In der nicht allzu fernen Zukunft, die Popović anhand von Zagreb und des ländlichen Kroatiens beschreibt, haben Biotechnologie und Gentechnik die menschliche Gesellschaft ein ganzes Stück verändert. Die Kluft zwischen Arm und Reich wurde noch größer, und für die Reichsten der Reichen und Mächtigsten der Mächtigen gehört es längst zum Status, dass ihre Kinder aus dem Labor stammen. Mila ist die Tochter eines besonders einflussreichen Mannes im Biotech-Bereich, doch ihre Herkunft, die Abwesenheit ihrer toten Mutter und die vielen ideologischen Konflikte mit ihrem Vater verderben Milas Leben im Wohlstand. Deshalb spielt sie einer Gruppe Aktivisten Informationen über die so genannten Vergessenen zu.

Bei denen handelt es sich um eine angebliche Enklave aus altertümlich anmutenden Jägern und Sammlern, die irgendwo in völliger Isolation als analoge Selbstversorger ohne Einfluss von außen leben sollen. Die geheime Lage ihrer Siedlung ist jedoch mit einem düsteren Umweltskandal verbunden, der einst für Aufsehen sorgte. Mirko, der einer anderen, nichtkapitalistischen Kommune angehört, macht sich mit Mila und einem alten, zum Bettler gewordenen Freund auf die Suche nach den Vergessenen. Für diese sind die Menschen in der Außenwelt unterdessen die Vergifteten, während das Leben im Einklang miteinander und der Natur paradoxerweise von denselben Lügen bzw. Wahrheiten überschattet wird, die auch Mila und Mirko umtreiben. Der junge Kaj etwa, der als Vergessener geboren wurde, weiß genau, dass sein Lehrer und auch sein Vater ihm in vielen Dingen keinen reinen Wein einschenken hinsichtlich ihres Mikrokosmos und der Außenwelt …

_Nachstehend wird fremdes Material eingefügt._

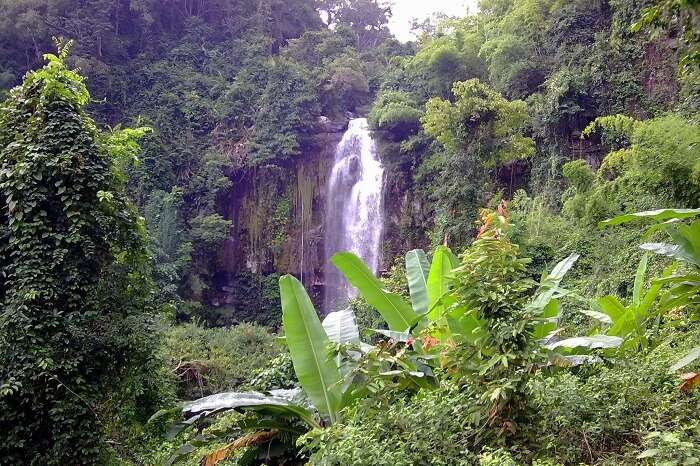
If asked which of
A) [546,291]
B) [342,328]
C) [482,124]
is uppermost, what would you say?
[482,124]

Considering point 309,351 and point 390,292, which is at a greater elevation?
point 390,292

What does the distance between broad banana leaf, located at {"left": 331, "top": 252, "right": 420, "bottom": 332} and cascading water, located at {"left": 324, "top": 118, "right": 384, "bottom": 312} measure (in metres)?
12.5

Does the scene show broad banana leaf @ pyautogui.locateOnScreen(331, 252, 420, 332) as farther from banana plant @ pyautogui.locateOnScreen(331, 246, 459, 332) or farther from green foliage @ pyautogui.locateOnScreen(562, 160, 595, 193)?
green foliage @ pyautogui.locateOnScreen(562, 160, 595, 193)

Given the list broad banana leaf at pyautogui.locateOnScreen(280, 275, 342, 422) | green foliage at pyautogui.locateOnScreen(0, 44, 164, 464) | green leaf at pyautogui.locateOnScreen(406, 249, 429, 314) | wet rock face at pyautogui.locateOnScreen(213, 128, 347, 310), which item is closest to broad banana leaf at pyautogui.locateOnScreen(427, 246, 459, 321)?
green leaf at pyautogui.locateOnScreen(406, 249, 429, 314)

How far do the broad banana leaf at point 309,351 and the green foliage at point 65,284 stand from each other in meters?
1.58

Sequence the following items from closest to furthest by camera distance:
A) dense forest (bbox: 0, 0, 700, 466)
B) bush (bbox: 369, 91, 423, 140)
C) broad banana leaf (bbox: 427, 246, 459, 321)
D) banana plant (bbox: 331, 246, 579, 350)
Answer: dense forest (bbox: 0, 0, 700, 466) → banana plant (bbox: 331, 246, 579, 350) → broad banana leaf (bbox: 427, 246, 459, 321) → bush (bbox: 369, 91, 423, 140)

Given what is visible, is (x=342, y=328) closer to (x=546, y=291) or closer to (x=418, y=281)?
(x=418, y=281)

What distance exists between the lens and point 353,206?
57.6 ft

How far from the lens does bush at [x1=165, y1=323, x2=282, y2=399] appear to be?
35.9 ft

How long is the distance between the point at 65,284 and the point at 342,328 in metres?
2.30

Edo Popović. Foto © Picture Alliance / Frank May

Seinen Titel entlehnt Popović einem Gedicht der kroatischen Schriftstellerin Vesna Parun (1922–2010), in dem es um jene geht, die zu träumen vergessen haben und pausenlos den Himmel der Veränderung anschauen – bis es dann zu spät ist. Darüber hinaus nutzt Popović in seinem Roman gesellschaftlich, menschlich und stilistisch grundverschiedene Perspektiven, um auf mehrere Aspekte seiner Zukunft zu blicken. Seine Figuren entstammen gegenläufigen Systemen, sehnen sich teilweise sogar explizit nach den Lebensumständen der anderen, aber ob sie jemals glücklich werden könnten, egal, was für Wahrheiten oder Orte sie finden?

Der technologische-dystopische Science-Fiction-Hintergrund, der für Popović nicht zentral, aber dennoch mehr als schmückendes Beiwerk ist, hat genug Gehalt, um Genre-Fans zufriedenzustellen. Trotzdem steht das Konzept der Anti-Utopie klar im Mittelpunkt des Romans, der sich letztlich als große Kapitalismus-Kritik versteht – zugleich allerdings auch nicht die Augen davor verschließt, dass die zu romantischen und blauäugigen Gegenentwürfe, ja, selbst die realen oder erträumten Paradiese nicht automatisch die perfekte Lösung aller menschlichen Probleme sind, und wir aus der Nummer wohl nur schwer rauskommen.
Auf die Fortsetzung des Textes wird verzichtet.